2. A world leader in innovation. Tesla isn't the most profitable business in the world, but Elon Musk is an engineering genius who a big part of moving the automotive industry forward from internal combustion engines to electric motors. This means that Tesla is likely to have a high valuation compared to its earnings based on pure popularity. The problem with this is that Tesla doesn't exactly have a monopoly on electric vehicles. Automakers have successfully adapted to new technology over time, such as automatic transmissions and power steering. While Tesla is currently leading electric vehicle sales in the United States, they're going to need to spend a ton of money to maintain this advantage in market share.

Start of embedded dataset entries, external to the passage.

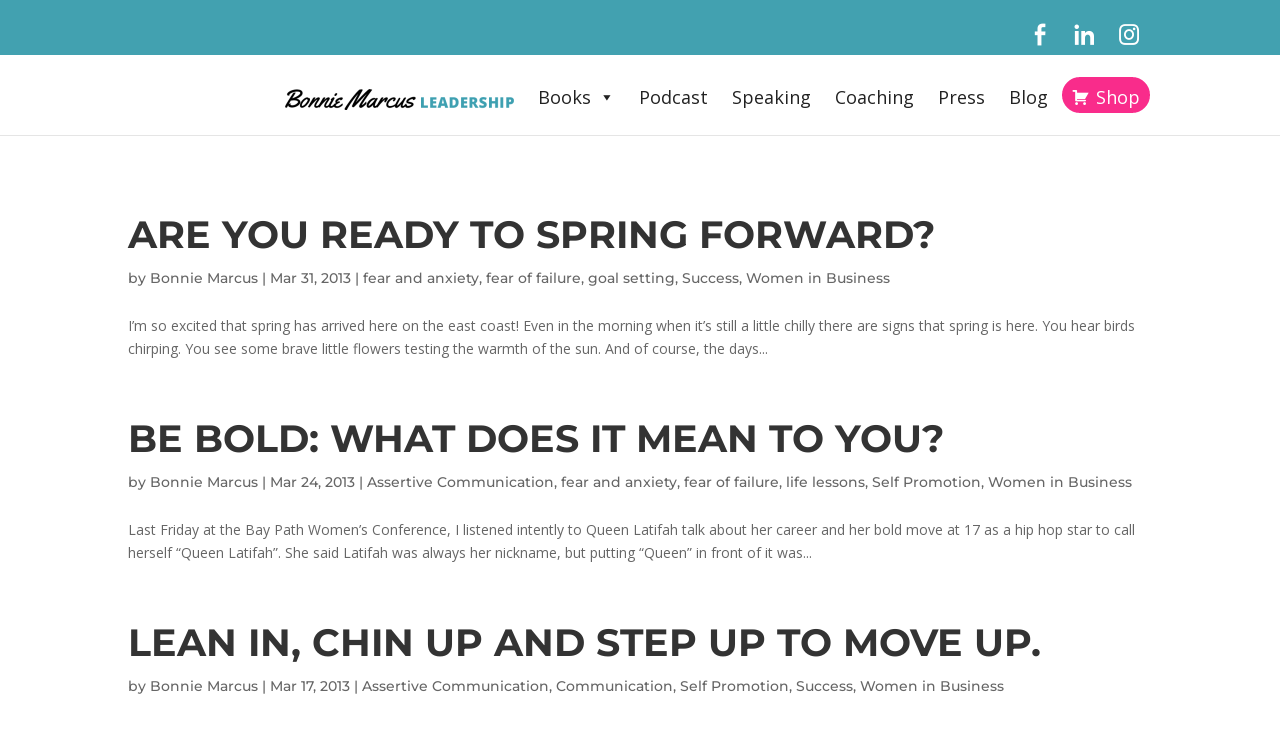

--- FILE ---
content_type: text/css
request_url: https://bonniemarcusleadership.com/wp-content/et-cache/global/et-divi-customizer-global.min.css?ver=1764918747
body_size: 7479
content:
body,.et_pb_column_1_2 .et_quote_content blockquote cite,.et_pb_column_1_2 .et_link_content a.et_link_main_url,.et_pb_column_1_3 .et_quote_content blockquote cite,.et_pb_column_3_8 .et_quote_content blockquote cite,.et_pb_column_1_4 .et_quote_content blockquote cite,.et_pb_blog_grid .et_quote_content blockquote cite,.et_pb_column_1_3 .et_link_content a.et_link_main_url,.et_pb_column_3_8 .et_link_content a.et_link_main_url,.et_pb_column_1_4 .et_link_content a.et_link_main_url,.et_pb_blog_grid .et_link_content a.et_link_main_url,body .et_pb_bg_layout_light .et_pb_post p,body .et_pb_bg_layout_dark .et_pb_post p{font-size:14px}.et_pb_slide_content,.et_pb_best_value{font-size:15px}#et_search_icon:hover,.mobile_menu_bar:before,.mobile_menu_bar:after,.et_toggle_slide_menu:after,.et-social-icon a:hover,.et_pb_sum,.et_pb_pricing li a,.et_pb_pricing_table_button,.et_overlay:before,.entry-summary p.price ins,.et_pb_member_social_links a:hover,.et_pb_widget li a:hover,.et_pb_filterable_portfolio .et_pb_portfolio_filters li a.active,.et_pb_filterable_portfolio .et_pb_portofolio_pagination ul li a.active,.et_pb_gallery .et_pb_gallery_pagination ul li a.active,.wp-pagenavi span.current,.wp-pagenavi a:hover,.nav-single a,.tagged_as a,.posted_in a{color:#42a1b0}.et_pb_contact_submit,.et_password_protected_form .et_submit_button,.et_pb_bg_layout_light .et_pb_newsletter_button,.comment-reply-link,.form-submit .et_pb_button,.et_pb_bg_layout_light .et_pb_promo_button,.et_pb_bg_layout_light .et_pb_more_button,.et_pb_contact p input[type="checkbox"]:checked+label i:before,.et_pb_bg_layout_light.et_pb_module.et_pb_button{color:#42a1b0}.footer-widget h4{color:#42a1b0}.et-search-form,.nav li ul,.et_mobile_menu,.footer-widget li:before,.et_pb_pricing li:before,blockquote{border-color:#42a1b0}.et_pb_counter_amount,.et_pb_featured_table .et_pb_pricing_heading,.et_quote_content,.et_link_content,.et_audio_content,.et_pb_post_slider.et_pb_bg_layout_dark,.et_slide_in_menu_container,.et_pb_contact p input[type="radio"]:checked+label i:before{background-color:#42a1b0}a{color:#ec6233}.et_secondary_nav_enabled #page-container #top-header{background-color:#42a1b0!important}#et-secondary-nav li ul{background-color:#42a1b0}.et_header_style_centered .mobile_nav .select_page,.et_header_style_split .mobile_nav .select_page,.et_nav_text_color_light #top-menu>li>a,.et_nav_text_color_dark #top-menu>li>a,#top-menu a,.et_mobile_menu li a,.et_nav_text_color_light .et_mobile_menu li a,.et_nav_text_color_dark .et_mobile_menu li a,#et_search_icon:before,.et_search_form_container input,span.et_close_search_field:after,#et-top-navigation .et-cart-info{color:rgba(224,43,32,0.85)}.et_search_form_container input::-moz-placeholder{color:rgba(224,43,32,0.85)}.et_search_form_container input::-webkit-input-placeholder{color:rgba(224,43,32,0.85)}.et_search_form_container input:-ms-input-placeholder{color:rgba(224,43,32,0.85)}#top-header,#top-header a,#et-secondary-nav li li a,#top-header .et-social-icon a:before{font-size:20px}#main-footer .footer-widget h4,#main-footer .widget_block h1,#main-footer .widget_block h2,#main-footer .widget_block h3,#main-footer .widget_block h4,#main-footer .widget_block h5,#main-footer .widget_block h6{color:#42a1b0}.footer-widget li:before{border-color:#42a1b0}@media only screen and (min-width:981px){.et_header_style_centered.et_hide_primary_logo #main-header:not(.et-fixed-header) .logo_container,.et_header_style_centered.et_hide_fixed_logo #main-header.et-fixed-header .logo_container{height:11.88px}.et_fixed_nav #page-container .et-fixed-header#top-header{background-color:#42a1b0!important}.et_fixed_nav #page-container .et-fixed-header#top-header #et-secondary-nav li ul{background-color:#42a1b0}.et-fixed-header #top-menu a,.et-fixed-header #et_search_icon:before,.et-fixed-header #et_top_search .et-search-form input,.et-fixed-header .et_search_form_container input,.et-fixed-header .et_close_search_field:after,.et-fixed-header #et-top-navigation .et-cart-info{color:rgba(224,43,32,0.85)!important}.et-fixed-header .et_search_form_container input::-moz-placeholder{color:rgba(224,43,32,0.85)!important}.et-fixed-header .et_search_form_container input::-webkit-input-placeholder{color:rgba(224,43,32,0.85)!important}.et-fixed-header .et_search_form_container input:-ms-input-placeholder{color:rgba(224,43,32,0.85)!important}}@media only screen and (min-width:1350px){.et_pb_row{padding:27px 0}.et_pb_section{padding:54px 0}.single.et_pb_pagebuilder_layout.et_full_width_page .et_post_meta_wrapper{padding-top:81px}.et_pb_fullwidth_section{padding:0}}body .gform_wrapper .gform_body{font-size:18px;color:whitesmoke}p{font-family:montserrat,sans-serif;font-style:normal;font-size:16px;line-height:29.5px}#menu-header-menu li{padding-right:5px}#et-top-navigation{padding:20px 0!important}#menu-header-menu li a{background:#fffff;padding:15px 20px;border-radius:3px}#menu-header-menu li a:hover,#menu-header-menu li li a:hover{color:#fff!important}#menu-header-menu li a:hover{background:#43A1B0!important}#menu-header-menu li.current-menu-item>a{background:#43A1B0}#main-content .container:before{background:none}#sidebar{display:none}@media (min-width:981px){#left-area{width:100%;padding:23px 0px 0px!important;float:none!important}}.entry-title{font-family:Montserrat;font-size:38px;font-weight:bold;text-transform:uppercase}@media (max-width:980px){#main-header{display:none}#page-container{padding-top:0px!important;margin-top:-1px!important}}@media (max-width:980px){.et_pb_fullwidth_menu .et_mobile_nav_menu{float:right}}.btn-inline .et_pb_button_module_wrapper{display:inline-block;margin:0 5px}.btn-inline{text-align:left!important}.et_pb_fullwidth_menu_0.et_pb_fullwidth_menu{font-weight:bold;background-color:#fff;font-size:25px}.fullwidth-menu a{display:block;position:relative;color:rgba(0,0,0,.6);font-weight:bold;text-decoration:none;-webkit-transition:all .4s ease-in-out;-moz-transition:all .4s ease-in-out;transition:all .4s ease-in-out}.page-id-79 #main-footer{display:none}.page-id-83 #main-footer{display:none}.page-id-85 #main-footer{display:none}.page-id-87 #main-footer{display:none}.page-id-89 #main-footer{display:none}.page-id-12030 #main-footer{display:none}.page-id-12044 #main-footer{display:none}.page-id-12013 #main-footer{display:none}.page-id-91 #main-footer{display:none}.page-id-11734 #main-footer{display:none}.page-id-81 #main-footer{display:none}.page-id-11395 #main-footer{display:none}.page-id-95 #main-footer{display:none}.page-id-10 #main-footer{display:none}.page-id-3 #main-footer{display:none}.page-id-13255 #main-footer{display:none}.page-id-13587 #main-footer{display:none}.page-id-13630 #main-footer{display:none}.page-id-13652 #main-footer{display:none}.page-id-13475 #main-footer{display:none}.et_pb_video_overlay{height:130%}#main-footer{display:none}@media (max-width:480px){.logo img{width:100%;height:100%}}.gform_wrapper .top_label .gfield_label,.gform_wrapper .field_sublabel_below .ginput_complex.ginput_container label{display:none}input[type=text],textarea{background:#eee;border:none;border-radius:0;color:#999!important;padding:15px!important}.gform_wrapper .gform_footer input.button{float:right;background:transparent;border:2px solid #42A1B0;font-size:22px;color:#42A1B0;padding:12px 23px;border-radius:5px;letter-spacing:2px;cursor:pointer}.gform_wrapper .gform_footer input.button:hover{background:rgba(0,0,0,0.05);border:2px solid #42A1B0}.et_pb_button{min-width:180px;text-align:center}body .gform_wrapper .gform_body .gfield_label{font-size:48px;color:red}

3. Overvalued based on business fundamentals. When Tesla reports earnings, they always report their non-GAAP earnings in the press release. This way they can exclude Elon Musk's compensation from earnings, among other things. Tesla makes a little money, but not much. Any way you slice it, Tesla trades for more than 100x their projected 2022 earnings. In my affluent corner of Texas, Tesla's are a dime a dozen, so it's not like we're dealing with an early-stage company. Tesla is a huge company, and its valuation is even more massive than its earnings, or even earnings potential based on reasonable estimates for the next few years. Over the long run, stock returns really do converge with business fundamentals, which account for 95 percent of long-run equity returns. Tesla's earlier valuations were supported by the plausible, since late 2019, this is no longer true. This is the point that effectively supersedes all the other points. The below graph shows business performance vs changes in PE ratios.

38513626-1616371695834254.png

Source: The Journal of Portfolio Management

In the long run, there's a 95 percent correlation between the success of an underlying business and the cash flows therein and stock performance. I've made money trading Tesla in the past but the valuation makes no sense to me. When I owned Tesla in 2014 and 2015, you didn't have to jump through as many logical hoops to justify the valuation, and honestly, after a 10x runup without corresponding success at the underlying business, this is an easy stock for me to avoid. I wouldn't buy the dip here.